Equality Deletes for GDPR Compliance
Equality deletes are the ideal mechanism for GDPR right-to-erasure:
-- Spark: delete all rows for a specific user across a table
DELETE FROM db.user_events
WHERE user_id = 12345;
-- → writes equality delete file: {user_id: 12345}
DELETE FROM db.orders
WHERE customer_id = 12345;
-- → writes equality delete file: {customer_id: 12345}
The deletion is:
- Immediate (logical): The equality delete files are written in seconds. The user’s data is immediately excluded from all query results.
- Physical erasure (deferred): Run compaction after deletion to physically remove the user’s data from Parquet files — required for full GDPR compliance.
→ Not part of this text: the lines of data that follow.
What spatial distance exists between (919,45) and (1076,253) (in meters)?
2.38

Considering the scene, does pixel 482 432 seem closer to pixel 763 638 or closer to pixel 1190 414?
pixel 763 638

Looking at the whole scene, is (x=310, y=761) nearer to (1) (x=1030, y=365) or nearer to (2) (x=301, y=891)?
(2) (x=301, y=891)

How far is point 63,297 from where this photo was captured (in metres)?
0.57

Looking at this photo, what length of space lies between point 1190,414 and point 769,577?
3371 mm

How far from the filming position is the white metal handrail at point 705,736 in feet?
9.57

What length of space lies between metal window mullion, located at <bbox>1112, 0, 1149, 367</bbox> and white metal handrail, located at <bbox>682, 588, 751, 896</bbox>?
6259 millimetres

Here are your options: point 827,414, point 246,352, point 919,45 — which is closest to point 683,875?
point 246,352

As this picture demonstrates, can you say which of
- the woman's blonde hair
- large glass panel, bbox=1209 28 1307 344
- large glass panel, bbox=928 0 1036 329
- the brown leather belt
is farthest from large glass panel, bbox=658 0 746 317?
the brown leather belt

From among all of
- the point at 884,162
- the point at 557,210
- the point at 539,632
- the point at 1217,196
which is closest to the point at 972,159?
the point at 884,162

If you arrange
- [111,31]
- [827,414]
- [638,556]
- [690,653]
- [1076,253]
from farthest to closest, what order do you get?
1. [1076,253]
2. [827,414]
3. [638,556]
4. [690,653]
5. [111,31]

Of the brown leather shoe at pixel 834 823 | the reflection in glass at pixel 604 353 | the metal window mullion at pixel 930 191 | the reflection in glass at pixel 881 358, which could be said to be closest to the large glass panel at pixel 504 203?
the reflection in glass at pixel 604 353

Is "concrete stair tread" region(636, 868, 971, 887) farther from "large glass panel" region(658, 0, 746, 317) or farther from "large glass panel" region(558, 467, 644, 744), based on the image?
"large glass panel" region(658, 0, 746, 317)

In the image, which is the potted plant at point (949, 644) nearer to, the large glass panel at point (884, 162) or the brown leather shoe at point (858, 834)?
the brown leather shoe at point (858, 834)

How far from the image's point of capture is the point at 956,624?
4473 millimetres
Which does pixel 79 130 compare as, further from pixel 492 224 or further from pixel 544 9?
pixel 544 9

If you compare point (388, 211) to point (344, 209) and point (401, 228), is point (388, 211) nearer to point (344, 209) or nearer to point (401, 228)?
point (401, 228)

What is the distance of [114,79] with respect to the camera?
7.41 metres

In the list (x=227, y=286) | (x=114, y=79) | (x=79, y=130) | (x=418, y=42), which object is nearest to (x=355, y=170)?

-- Compact after GDPR deletions to physically erase data
CALL system.rewrite_data_files('db.user_events');
Equality Delete Files vs. Positional Delete Files
| Dimension | Equality Deletes | Positional Deletes |
|---|---|---|
| What is recorded | Column value(s) | File path + row position |
| Position knowledge required | No | Yes |
| Read cost | High (join-like scan) | Low (position lookup) |
| Write cost | Very low | Low (requires position tracking) |
| Best for | Business-logic deletes, GDPR | Streaming CDC in Flink |
| Generated by | Spark DML, batch scripts | Flink CDC, Spark streaming |
Equality Delete Performance Considerations
Equality delete files are the more expensive delete type for reads because they require checking every scanned row against the delete entries. Performance degrades when:
- Many equality delete files accumulate: Each file adds a join-like pass over the data.
- Delete files cover many rows: Large equality delete files increase lookup overhead.
- Scans cross many partitions: Delete files must be applied to every partition that intersects with the deleted rows.
Mitigation: Run compaction regularly to apply accumulated equality deletes and produce clean data files.
Equality Delete File Scope
Like positional delete files, equality delete files are scoped in their manifest entries. This scoping typically covers the partitions that contain the deleted rows, so equality delete files for customer_id = 12345 are only loaded when scanning partitions that could contain that customer’s data.